Your tasks:
A - In the roof rack discussion, how long was the kayak that the stabilizer rack was meant to carry?
B - Rewrite the part of the roof rack discussion that begins with "A few years" and ends with "get a whistling.", replacing "tubing" with "piping".
C - Please extend the roof rack discussion about bar noise, picking up after its last sentence.

Selection:
· · · · ·
I have yakama round bars on both my
truck and my car and I never get any noise.

A few years back, I drilled a few holes in the bars to mount some other tubing (a stabilizer rack for a 23 foot long kayak) and when I didn’t have that rack on and the holes were open, I would get a whistling.

I covered the holes with tape and now they are quiet again.

I have always liked the round bars, since there is so much less surface to scratch the wooden gunnels on our canoes when we are sliding them on and off.



One solution that worked for me
on Yakima bars was to wraps a long bungee cord, spiraling around each bar and hook the ends. It only needs to wrap around each bar maybe 10 times to make a difference. This apparently breaks the air flow pattern around the bar and cuts the noise down significantly - at least in my case. Very inexpensive thing to try


i have thule and
never have any noise. sometimes it’s a little loud when the kayak is in the rack, but i just don’t open the sunroof with a boat on the top.

force a transition to turbulent flow
Whistling can occur because you have laminar (streamlined) flow of air over your bars. Thus the solution is to “roughen” the surface of the bars to create a transition to turbulent flow, which will reduce whistling. The bungee suggestion above will work. I have used many other solutions over the years, such as a small bead of caulking on the bars, or a piece of twine wrapped around them, or just erratic layers of duct tape.

I’ve used a couple of Windjammer
plastic airfoil add-ons. Two is enough to cut the moaning. They are overpriced, but they probably cut wind resistance a bit.

Same experience as g2d


All turbulent

– Last Updated: Apr-14-10 10:11 PM EST –

Actually, at highway speed, flow over roof rack bars will be turbulent, whether or not they have a wrap. The wrapping around the bar breaks up the turbulent (but organized) Von Karman vortex street being shed by a cylinder.
· · · · ·
Data supplied:
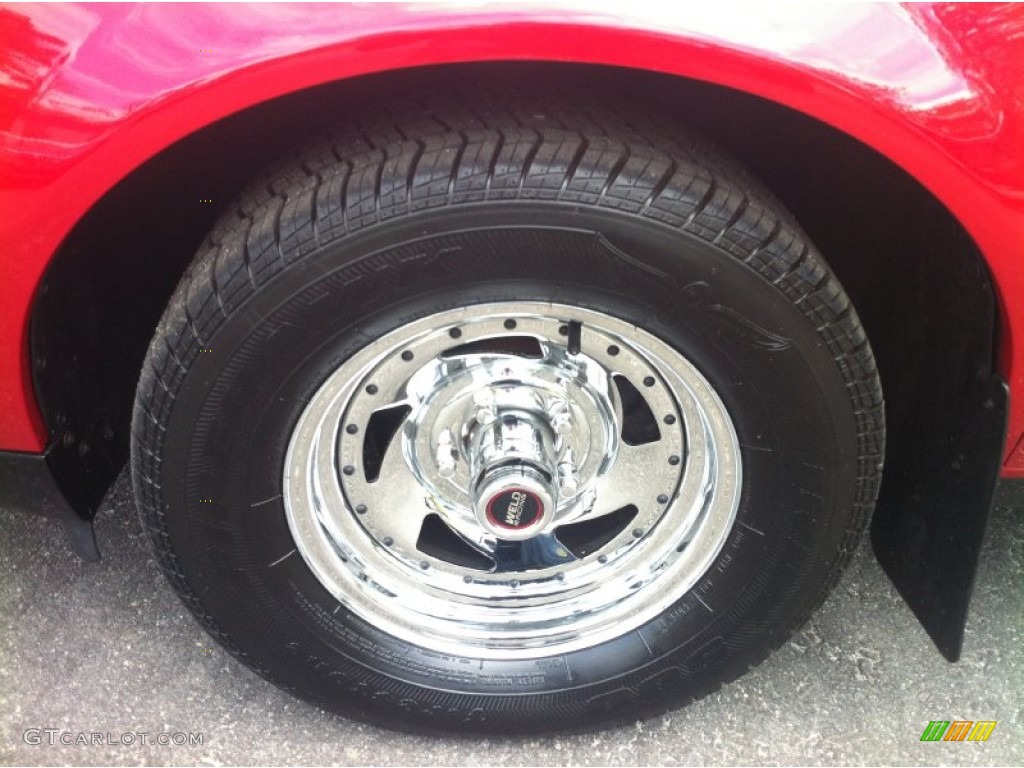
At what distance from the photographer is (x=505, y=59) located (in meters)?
1.12

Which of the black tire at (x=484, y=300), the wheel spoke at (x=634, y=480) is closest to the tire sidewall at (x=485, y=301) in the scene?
the black tire at (x=484, y=300)

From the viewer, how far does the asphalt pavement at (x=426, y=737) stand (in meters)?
1.69

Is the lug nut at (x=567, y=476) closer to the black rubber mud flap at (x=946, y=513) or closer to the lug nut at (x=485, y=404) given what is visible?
the lug nut at (x=485, y=404)

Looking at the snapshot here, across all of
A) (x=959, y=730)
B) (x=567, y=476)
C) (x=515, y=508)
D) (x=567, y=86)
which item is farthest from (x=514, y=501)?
(x=959, y=730)

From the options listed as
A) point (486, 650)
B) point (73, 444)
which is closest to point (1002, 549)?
point (486, 650)

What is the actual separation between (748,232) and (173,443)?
33.9 inches

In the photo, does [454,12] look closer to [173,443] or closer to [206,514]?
[173,443]

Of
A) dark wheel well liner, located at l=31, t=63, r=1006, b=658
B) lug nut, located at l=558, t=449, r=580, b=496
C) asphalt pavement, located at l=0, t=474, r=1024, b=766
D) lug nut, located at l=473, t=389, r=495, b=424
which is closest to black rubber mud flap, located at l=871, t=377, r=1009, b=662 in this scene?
dark wheel well liner, located at l=31, t=63, r=1006, b=658

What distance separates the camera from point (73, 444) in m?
1.59

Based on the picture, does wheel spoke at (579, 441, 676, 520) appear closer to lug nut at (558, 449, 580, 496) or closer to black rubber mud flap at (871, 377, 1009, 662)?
lug nut at (558, 449, 580, 496)

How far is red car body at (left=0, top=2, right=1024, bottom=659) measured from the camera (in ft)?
3.58

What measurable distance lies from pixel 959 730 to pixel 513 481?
964mm

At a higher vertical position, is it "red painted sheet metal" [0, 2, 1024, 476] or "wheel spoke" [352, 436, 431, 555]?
"red painted sheet metal" [0, 2, 1024, 476]

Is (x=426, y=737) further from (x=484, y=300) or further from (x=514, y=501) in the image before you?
(x=484, y=300)
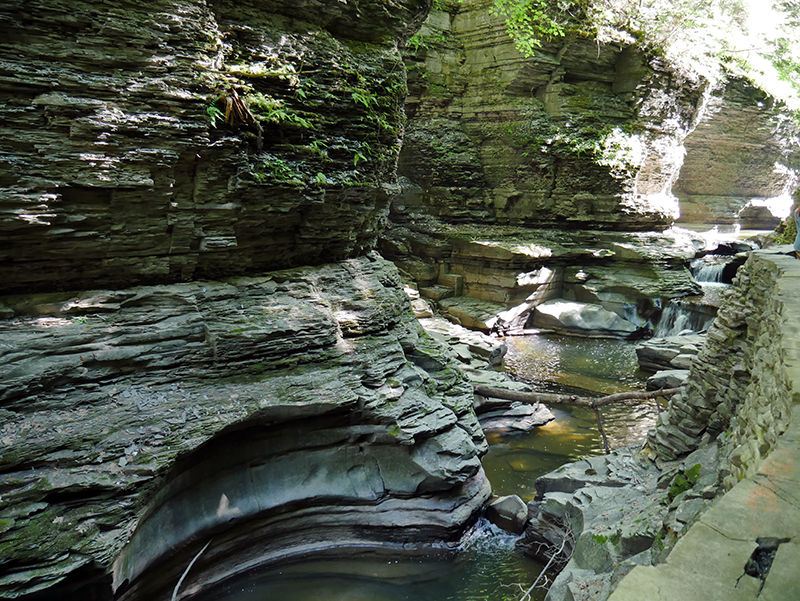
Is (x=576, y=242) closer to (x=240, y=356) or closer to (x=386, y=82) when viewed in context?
(x=386, y=82)

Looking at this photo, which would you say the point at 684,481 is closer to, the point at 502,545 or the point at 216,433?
the point at 502,545

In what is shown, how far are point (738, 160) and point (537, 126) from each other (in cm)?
1665

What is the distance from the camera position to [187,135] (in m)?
7.27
· · · · ·
Answers for this exercise:
A - 23 feet.

B -
A few years back, I drilled a few holes in the bars to mount some other piping (a stabilizer rack for a 23 foot long kayak) and when I didn’t have that rack on and the holes were open, I would get a whistling.

C -
The street consists of long vortices shed alternately from the top and bottom of a cylinder. This is what causes the noise - it's only audible when the vehicle speed and cylinder diameter is such that the vortex shedding frequency is audible (e.g. at low speeds, you usually can't hear anything). Spiral wrapping on the cylinder effectively disrupts the organized vortices, stopping the noise.

Here's a nice photo of a vortex street behind a cylinder, flow left to right:
Examples in nature, large scale:

Those bars ALL make that danm sound. We have a 3 hatch, but our hauler is a 6 -and for that -and the preceeding haulers we’ve had, we slit pool noodles lengthwise and put them over the bars, taping them to the bars with clear packing tape.

-It cuts the howling;

-It provides a nice, padded surface for your boats (we now cradle ours because they’re glass & vacu-thermo-plastic, not roto poly), and you can load most plastics and canoes upside down without needing cradles or Js;

-It allows you to much more easily spot your car in a large parking lot. (A small one, too!)

As you’ve seen, this is just another approach, but our favored one, for eliminating wind howl as we tote the boats to & from our fun as we


-Frank in Miami

^this works
Turbulent, laminar…all I know is it works great.

lucky here
my Yakima bars are very quiet with no whistling at all even w. the sunroof slid back.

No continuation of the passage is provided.